TRECHO FORNECIDO:
========================================================================
3. PRINCÍPIO DA LEALDADE E TRANSPARÊNCIA
Como visto, as partes tem ampla liberdade para negociar entre si. Contudo, além de observar os limites legais, é necessário que a concretização da autonomia coletiva esteja pautada no dever geral de boa fé objetiva, que, no direito coletivo, é protegida pelo princípio da lealdade e transparência.
Esse princípio impõe às partes da negociação a prática de condutas que visam manter a igualdade de forças entre trabalhadores e empregadores, impedindo que o interesse de um se sobreponha em relação ao do outro. Assim, ambos devem agir com honestidade no decorrer da negociação coletiva, evitando ao máximo uma situação adversa, de insegurança e intranquilidade.
Todas as propostas e exigências devem ser pautadas de modo transparente. Isso significa dizer que é dever das partes não omitir qualquer aspecto relevante ao que está sendo discutido, e, da mesma forma, facilitar a difusão de informações acerca da lisura de suas práticas.
========================================================================
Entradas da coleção
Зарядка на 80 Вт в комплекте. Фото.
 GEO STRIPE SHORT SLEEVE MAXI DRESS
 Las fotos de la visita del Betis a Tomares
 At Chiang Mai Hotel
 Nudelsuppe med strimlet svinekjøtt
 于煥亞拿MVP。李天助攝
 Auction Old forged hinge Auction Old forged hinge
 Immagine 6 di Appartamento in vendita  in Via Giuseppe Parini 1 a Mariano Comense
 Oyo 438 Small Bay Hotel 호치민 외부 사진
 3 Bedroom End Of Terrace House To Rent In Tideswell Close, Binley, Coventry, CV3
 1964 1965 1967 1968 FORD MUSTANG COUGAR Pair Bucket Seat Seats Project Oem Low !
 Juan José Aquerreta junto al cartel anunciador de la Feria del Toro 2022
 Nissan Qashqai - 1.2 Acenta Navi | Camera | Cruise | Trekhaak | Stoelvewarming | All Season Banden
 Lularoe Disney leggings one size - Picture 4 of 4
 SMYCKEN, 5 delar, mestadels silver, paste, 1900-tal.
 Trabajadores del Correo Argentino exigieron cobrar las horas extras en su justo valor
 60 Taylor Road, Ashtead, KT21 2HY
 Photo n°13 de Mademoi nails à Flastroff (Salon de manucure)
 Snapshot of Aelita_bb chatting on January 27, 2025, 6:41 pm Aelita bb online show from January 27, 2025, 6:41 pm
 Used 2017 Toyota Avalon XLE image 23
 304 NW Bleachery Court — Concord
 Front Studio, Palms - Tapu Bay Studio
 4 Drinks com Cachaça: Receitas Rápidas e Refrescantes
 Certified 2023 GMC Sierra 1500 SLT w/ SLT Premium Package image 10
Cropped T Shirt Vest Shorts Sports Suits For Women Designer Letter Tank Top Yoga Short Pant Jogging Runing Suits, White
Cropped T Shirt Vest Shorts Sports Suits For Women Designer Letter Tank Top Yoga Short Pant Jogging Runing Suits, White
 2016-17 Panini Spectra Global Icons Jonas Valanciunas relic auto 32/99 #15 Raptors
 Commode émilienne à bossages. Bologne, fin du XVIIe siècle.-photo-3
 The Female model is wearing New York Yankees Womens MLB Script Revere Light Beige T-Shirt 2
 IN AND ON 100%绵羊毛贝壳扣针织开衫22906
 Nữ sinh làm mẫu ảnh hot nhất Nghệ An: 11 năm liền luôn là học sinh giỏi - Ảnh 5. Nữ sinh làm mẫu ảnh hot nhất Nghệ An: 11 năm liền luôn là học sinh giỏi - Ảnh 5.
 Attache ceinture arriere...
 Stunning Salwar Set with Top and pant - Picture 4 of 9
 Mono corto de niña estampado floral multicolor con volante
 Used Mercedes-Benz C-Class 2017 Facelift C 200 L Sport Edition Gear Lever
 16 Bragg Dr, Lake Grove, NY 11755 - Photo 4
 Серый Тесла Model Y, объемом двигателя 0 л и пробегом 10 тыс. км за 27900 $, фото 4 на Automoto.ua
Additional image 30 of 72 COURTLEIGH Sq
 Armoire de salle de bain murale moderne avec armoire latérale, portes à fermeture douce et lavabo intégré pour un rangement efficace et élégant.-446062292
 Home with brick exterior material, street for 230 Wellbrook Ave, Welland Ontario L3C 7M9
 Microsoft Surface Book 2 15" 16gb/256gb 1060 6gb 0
========================================================================
TAREFAS E EXERCÍCIOS:
1. Traduza para o inglês esta frase do trecho sobre o princípio da lealdade e transparência: "Todas as propostas e exigências devem ser pautadas de modo transparente."
2. No trecho sobre o princípio da lealdade e transparência, reescreva a parte que se inicia com as palavras que contêm "Esse princípio impõe" e vai até "insegurança e intranquilidade.", trocando "honestidade" por "integridade".

RESPOSTAS ÀS TAREFAS:
1. All proposals and demands must be set out transparently.

2.
Esse princípio impõe às partes da negociação a prática de condutas que visam manter a igualdade de forças entre trabalhadores e empregadores, impedindo que o interesse de um se sobreponha em relação ao do outro. Assim, ambos devem agir com integridade no decorrer da negociação coletiva, evitando ao máximo uma situação adversa, de insegurança e intranquilidade.